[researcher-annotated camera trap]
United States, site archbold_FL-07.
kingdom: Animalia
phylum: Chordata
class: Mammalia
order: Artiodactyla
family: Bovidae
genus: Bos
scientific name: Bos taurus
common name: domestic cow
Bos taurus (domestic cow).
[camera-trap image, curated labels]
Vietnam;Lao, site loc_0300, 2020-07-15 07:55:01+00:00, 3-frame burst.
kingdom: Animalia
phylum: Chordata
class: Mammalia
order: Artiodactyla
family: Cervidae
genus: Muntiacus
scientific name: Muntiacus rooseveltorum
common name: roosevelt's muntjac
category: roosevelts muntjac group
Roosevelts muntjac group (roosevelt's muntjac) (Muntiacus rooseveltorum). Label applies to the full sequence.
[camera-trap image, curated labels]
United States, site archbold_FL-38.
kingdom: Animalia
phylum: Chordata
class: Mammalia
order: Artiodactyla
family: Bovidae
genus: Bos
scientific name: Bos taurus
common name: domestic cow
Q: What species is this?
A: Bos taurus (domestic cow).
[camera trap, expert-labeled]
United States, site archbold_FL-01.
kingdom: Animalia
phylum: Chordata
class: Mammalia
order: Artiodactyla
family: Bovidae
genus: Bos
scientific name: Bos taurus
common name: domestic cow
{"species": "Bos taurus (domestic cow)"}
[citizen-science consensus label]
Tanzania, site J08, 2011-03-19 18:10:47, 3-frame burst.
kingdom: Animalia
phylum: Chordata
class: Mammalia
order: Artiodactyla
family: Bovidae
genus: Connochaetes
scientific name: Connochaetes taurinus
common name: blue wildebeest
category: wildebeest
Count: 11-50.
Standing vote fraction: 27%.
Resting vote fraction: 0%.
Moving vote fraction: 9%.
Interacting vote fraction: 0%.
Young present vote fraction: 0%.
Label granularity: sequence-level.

* * *

ASSIGNED TASK: All the entries above need to be reproduced exactly.

OUTPUT FOR THIS EXERCISE:
[researcher-annotated camera trap]
United States, site archbold_FL-07.
kingdom: Animalia
phylum: Chordata
class: Mammalia
order: Artiodactyla
family: Bovidae
genus: Bos
scientific name: Bos taurus
common name: domestic cow
Bos taurus (domestic cow).
[camera-trap image, curated labels]
Vietnam;Lao, site loc_0300, 2020-07-15 07:55:01+00:00, 3-frame burst.
kingdom: Animalia
phylum: Chordata
class: Mammalia
order: Artiodactyla
family: Cervidae
genus: Muntiacus
scientific name: Muntiacus rooseveltorum
common name: roosevelt's muntjac
category: roosevelts muntjac group
Roosevelts muntjac group (roosevelt's muntjac) (Muntiacus rooseveltorum). Label applies to the full sequence.
[camera-trap image, curated labels]
United States, site archbold_FL-38.
kingdom: Animalia
phylum: Chordata
class: Mammalia
order: Artiodactyla
family: Bovidae
genus: Bos
scientific name: Bos taurus
common name: domestic cow
Q: What species is this?
A: Bos taurus (domestic cow).
[camera trap, expert-labeled]
United States, site archbold_FL-01.
kingdom: Animalia
phylum: Chordata
class: Mammalia
order: Artiodactyla
family: Bovidae
genus: Bos
scientific name: Bos taurus
common name: domestic cow
{"species": "Bos taurus (domestic cow)"}
[citizen-science consensus label]
Tanzania, site J08, 2011-03-19 18:10:47, 3-frame burst.
kingdom: Animalia
phylum: Chordata
class: Mammalia
order: Artiodactyla
family: Bovidae
genus: Connochaetes
scientific name: Connochaetes taurinus
common name: blue wildebeest
category: wildebeest
Count: 11-50.
Standing vote fraction: 27%.
Resting vote fraction: 0%.
Moving vote fraction: 9%.
Interacting vote fraction: 0%.
Young present vote fraction: 0%.
Label granularity: sequence-level.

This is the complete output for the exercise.